Greg Thomas: Minnesota Man's Stage 4 Cancer Disappears While Restoring Old Church (VIDEO)

The Life-Saving Miracle A Dying Man Found In An Abandoned Church

A Minnesota man in need of a miracle found it in the most unlikely form -- at a rundown and abandoned old church that was as much in need of repair as he was.

Three years ago, Greg Thomas of Montgomery, Minn., was diagnosed with stage 4 cancer in both his head and neck, reported KARE 11 News.

"When I found out that I had cancer, they told my family to go ahead and start planning my funeral," Thomas told KARE.

Thomas -- who was 57 at the time of diagnosis -- was soon let go from his job delivering propane, and starting taking long walks though the rural Minnesota countryside with his dog.

It was during one of these long walks that Thomas came across the decaying old church that would save his life.

Thomas attempted to go inside the small chapel when he first came across it, but it was locked. Instead he merely sat on the steps for a while, reported the Lonsdale Area News-Review.

The small church had a crumbling foundation and peeling paint, but still, Thomas found himself on the concrete church steps almost everyday, praying.

"I tried [to get in] more than once," Thomas said; but the church was always locked.

Built in 1868 by Czech settlers who later moved to a bigger parish, the Budejovice Church had not been home to a congregation in more than a century.

| COLLECTED MATERIAL |
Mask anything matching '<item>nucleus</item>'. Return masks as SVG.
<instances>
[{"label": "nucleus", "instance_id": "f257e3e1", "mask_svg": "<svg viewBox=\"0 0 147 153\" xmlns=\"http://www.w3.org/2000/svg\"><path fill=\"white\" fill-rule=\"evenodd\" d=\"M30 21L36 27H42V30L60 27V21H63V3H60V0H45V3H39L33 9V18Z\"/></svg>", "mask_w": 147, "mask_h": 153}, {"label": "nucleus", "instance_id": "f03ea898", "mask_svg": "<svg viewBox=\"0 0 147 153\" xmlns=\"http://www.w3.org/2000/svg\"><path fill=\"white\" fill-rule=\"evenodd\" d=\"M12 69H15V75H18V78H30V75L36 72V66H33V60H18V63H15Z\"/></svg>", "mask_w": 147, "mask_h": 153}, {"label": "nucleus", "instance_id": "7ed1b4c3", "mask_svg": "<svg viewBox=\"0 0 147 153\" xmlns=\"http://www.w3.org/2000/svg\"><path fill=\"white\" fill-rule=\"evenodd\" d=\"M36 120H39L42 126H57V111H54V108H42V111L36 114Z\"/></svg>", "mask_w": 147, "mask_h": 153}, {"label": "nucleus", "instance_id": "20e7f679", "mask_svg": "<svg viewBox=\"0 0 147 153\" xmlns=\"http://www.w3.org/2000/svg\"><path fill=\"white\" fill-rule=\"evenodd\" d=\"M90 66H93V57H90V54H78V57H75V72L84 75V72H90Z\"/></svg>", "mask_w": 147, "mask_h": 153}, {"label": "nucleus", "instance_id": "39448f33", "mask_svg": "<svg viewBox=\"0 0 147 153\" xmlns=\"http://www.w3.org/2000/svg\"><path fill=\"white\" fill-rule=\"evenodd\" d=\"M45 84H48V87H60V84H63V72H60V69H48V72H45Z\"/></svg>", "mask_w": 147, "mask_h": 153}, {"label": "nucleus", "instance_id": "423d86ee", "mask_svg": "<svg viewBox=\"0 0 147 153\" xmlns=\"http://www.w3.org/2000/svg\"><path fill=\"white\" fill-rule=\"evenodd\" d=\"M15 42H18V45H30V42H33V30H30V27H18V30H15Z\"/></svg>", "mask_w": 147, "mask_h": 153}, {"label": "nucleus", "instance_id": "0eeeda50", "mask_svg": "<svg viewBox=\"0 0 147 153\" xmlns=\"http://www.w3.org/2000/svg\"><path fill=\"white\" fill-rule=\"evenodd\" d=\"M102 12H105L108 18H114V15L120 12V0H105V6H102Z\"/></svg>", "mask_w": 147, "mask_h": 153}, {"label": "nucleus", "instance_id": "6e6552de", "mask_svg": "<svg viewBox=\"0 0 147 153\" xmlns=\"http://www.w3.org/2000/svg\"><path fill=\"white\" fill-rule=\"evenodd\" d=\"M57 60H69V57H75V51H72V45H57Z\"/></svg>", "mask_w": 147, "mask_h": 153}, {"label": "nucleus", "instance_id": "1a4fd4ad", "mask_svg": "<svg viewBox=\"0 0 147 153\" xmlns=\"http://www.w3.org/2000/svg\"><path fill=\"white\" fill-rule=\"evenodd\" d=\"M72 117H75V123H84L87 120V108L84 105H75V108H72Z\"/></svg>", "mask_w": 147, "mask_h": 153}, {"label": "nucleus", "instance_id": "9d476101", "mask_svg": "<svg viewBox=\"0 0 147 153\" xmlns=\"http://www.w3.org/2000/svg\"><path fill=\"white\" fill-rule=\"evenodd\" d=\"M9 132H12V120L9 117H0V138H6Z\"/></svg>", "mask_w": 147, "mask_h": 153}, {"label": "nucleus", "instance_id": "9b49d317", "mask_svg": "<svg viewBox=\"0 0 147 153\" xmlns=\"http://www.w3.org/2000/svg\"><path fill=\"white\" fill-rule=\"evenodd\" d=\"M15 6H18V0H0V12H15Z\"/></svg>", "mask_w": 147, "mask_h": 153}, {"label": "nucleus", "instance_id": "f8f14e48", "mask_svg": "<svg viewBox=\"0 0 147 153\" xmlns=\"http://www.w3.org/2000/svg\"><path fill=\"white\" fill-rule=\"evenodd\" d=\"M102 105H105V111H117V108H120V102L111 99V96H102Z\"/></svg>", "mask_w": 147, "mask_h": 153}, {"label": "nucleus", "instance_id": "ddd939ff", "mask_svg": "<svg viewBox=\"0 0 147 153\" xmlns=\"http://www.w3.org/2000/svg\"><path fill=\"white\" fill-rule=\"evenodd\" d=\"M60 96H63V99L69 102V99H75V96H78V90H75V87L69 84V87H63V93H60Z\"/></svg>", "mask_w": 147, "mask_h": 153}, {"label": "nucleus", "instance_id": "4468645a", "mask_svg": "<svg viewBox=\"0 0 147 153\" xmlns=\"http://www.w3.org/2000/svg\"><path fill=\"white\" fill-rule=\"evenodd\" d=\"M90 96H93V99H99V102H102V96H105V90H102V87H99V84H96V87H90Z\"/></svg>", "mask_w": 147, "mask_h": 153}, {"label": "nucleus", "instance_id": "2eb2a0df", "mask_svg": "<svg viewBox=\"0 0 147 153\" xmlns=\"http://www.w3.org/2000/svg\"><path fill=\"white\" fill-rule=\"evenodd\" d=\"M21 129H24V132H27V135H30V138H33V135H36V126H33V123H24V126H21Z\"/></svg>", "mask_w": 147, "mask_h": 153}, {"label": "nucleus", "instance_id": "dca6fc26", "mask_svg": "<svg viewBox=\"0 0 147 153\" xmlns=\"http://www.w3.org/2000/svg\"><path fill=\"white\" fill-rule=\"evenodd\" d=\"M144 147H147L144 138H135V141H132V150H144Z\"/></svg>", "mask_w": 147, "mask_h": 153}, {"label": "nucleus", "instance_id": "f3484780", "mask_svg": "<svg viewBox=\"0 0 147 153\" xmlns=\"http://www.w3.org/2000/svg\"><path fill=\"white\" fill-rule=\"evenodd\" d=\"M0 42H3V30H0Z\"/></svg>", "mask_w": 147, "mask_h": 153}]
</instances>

| EXERCISE INSTRUCTIONS |
Retype the passage of the Greg Thomas article between "It was during" and "was always locked.", inclusive.

| WRITTEN RESPONSE |
It was during one of these long walks that Thomas came across the decaying old church that would save his life.

Thomas attempted to go inside the small chapel when he first came across it, but it was locked. Instead he merely sat on the steps for a while, reported the Lonsdale Area News-Review.

The small church had a crumbling foundation and peeling paint, but still, Thomas found himself on the concrete church steps almost everyday, praying.

"I tried [to get in] more than once," Thomas said; but the church was always locked.